Peru’s legislature approved the free-trade pact negotiated by the executive branch in mid-2006, but the deal hasn’t yet been approved by the U.S. Congress.
In January, Deputy U.S. Trade Representative John Veroneau said that Peru, Colombia and Panama had been notified of the aim to include revised language on labor rights in their respective trade pacts.
According to Pinilla, however, "the U.S. Congress does not demand that we have a new general labor law but that the law is upheld, that labor rights are respected in Peru."
At a press conference with foreign journalists, the government official said that much of the ministry’s effort has focused on shoring up the inspection system.
"How do we ensure that the law is fulfilled? With a very strong inspection system," she said.
Among other things, it has increased the number of labor inspectors visiting companies and granted the inspectors greater authority.
For example, she said, labor inspectors previously could be turned away at the door. Today, they can go to companies with a police escort.
While the U.S. Congress has not yet sent any specific observations, Pinilla said that most of them will likely focus on unionization.
For example, one observation may be that labor regulations allegedly do not punish employers for interfering in union organization, she said.
According to Pinilla, however, "the 1993 Constitution guarantees the right to unionization, the law on collective labor relations bars employers from interfering in the right to create unions. There is free unionization in Peru."
Another observation will likely focus on the fact that U.S. representatives consider judicial procedures to punish any acts against unionization to be slow ineffective.
She pointed out, however, that the criminal code punishes the use of threats or violence to coerce people into joining or not joining a union.
Regarding the length of judicial processes, she said that "efforts are being made to reform the judicial system" and denied that cases related to unionization take longer than others.
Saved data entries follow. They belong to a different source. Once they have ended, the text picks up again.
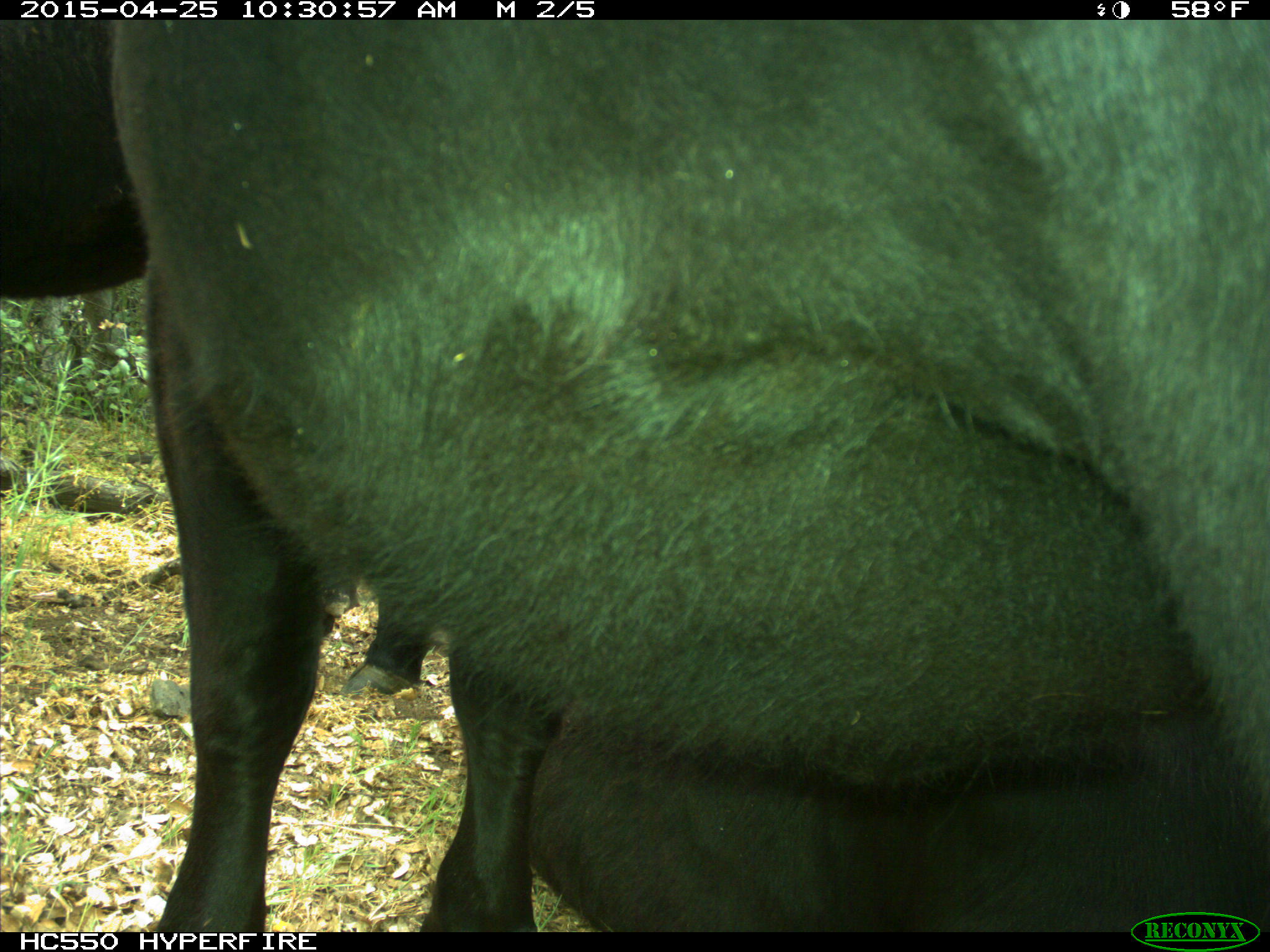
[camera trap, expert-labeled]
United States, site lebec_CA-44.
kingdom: Animalia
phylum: Chordata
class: Mammalia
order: Artiodactyla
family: Suidae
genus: Sus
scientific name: Sus scrofa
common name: wild boar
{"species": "Sus scrofa (wild boar)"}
Finally, she said, a third observation apparently indicates that labor norms allow employers to introduce unilateral changes in collective agreements.
According to Pinilla, however, this is not the case.
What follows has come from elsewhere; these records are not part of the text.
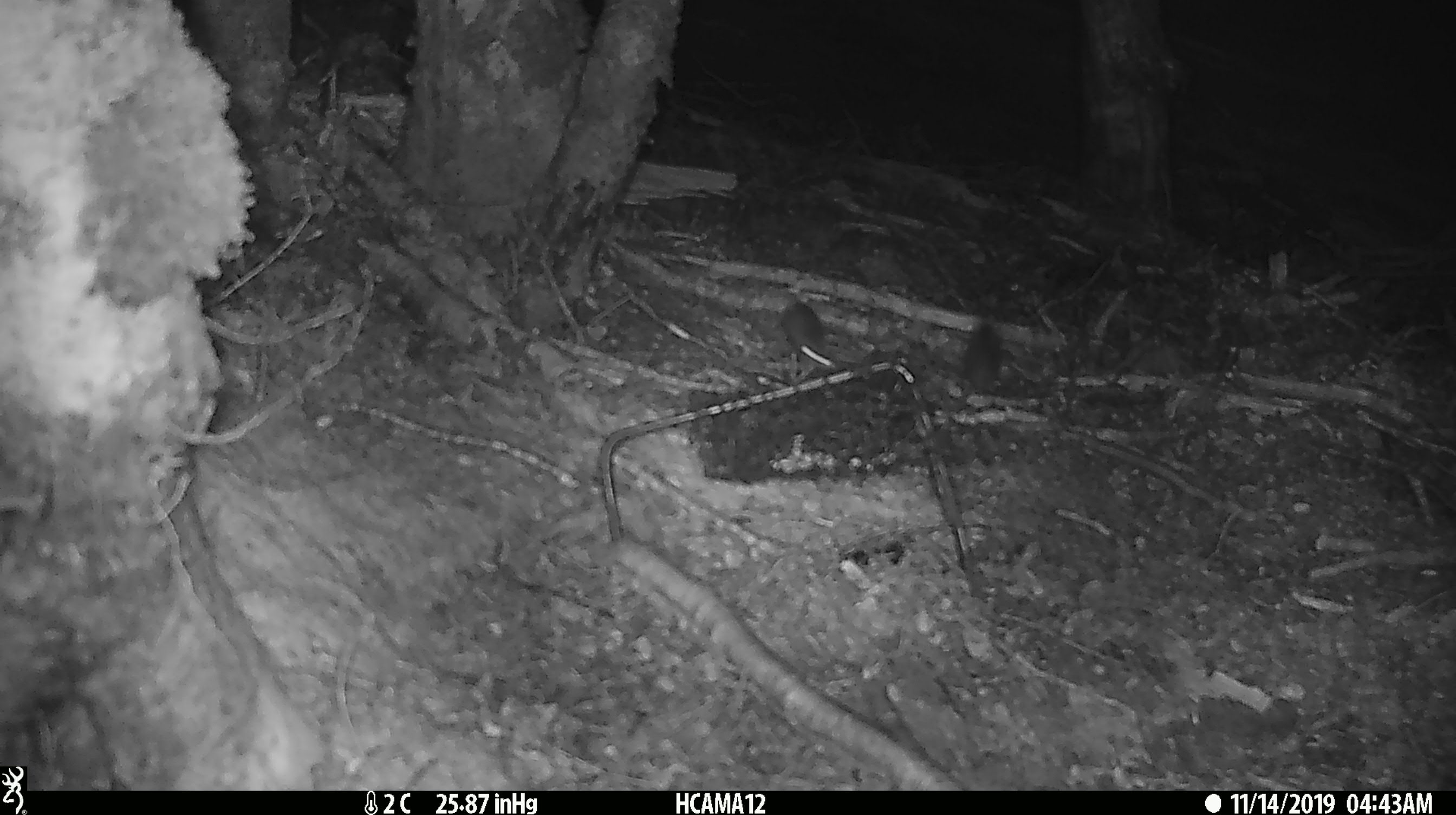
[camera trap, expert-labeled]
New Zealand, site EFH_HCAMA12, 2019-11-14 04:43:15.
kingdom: Animalia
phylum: Chordata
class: Mammalia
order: Rodentia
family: Muridae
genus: Mus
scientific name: Mus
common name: mouse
"We have clarified that it is clearly explicit in the labor law that the employer can make nonsubstantial changes in the individual contract but not in the collective agreement. This has never been permitted," she said.
Pinilla herself is not directly involved in the negotiations at the present time.
She said that all the information is sent to Peru’s Ministry of Trade, the Foreign Ministry and the Peruvian Ambassador to the U.S.
However, she expects to shortly travel to the U.S., accompanied by union representatives and representatives from small and mid-sized companies, in order to present Peru’s case.
Pinilla denied that the free trade agreement is contingent on a new labor bill recently approved by a congressional commission that must now go before the full Congress.
According to Pinilla the current version of the bill will not likely be approved.
"I do not think it will be approved if it remains as it is now," she said.
She acknowledged that the U.S. is aware of the debate surrounding the law but reiterated that the free trade agreement does not hinge on its passage.
"Things are clear and established. It is not the case that there is no labor law in Peru and this is the kingdom of the jungle. There is a very clear law," she said.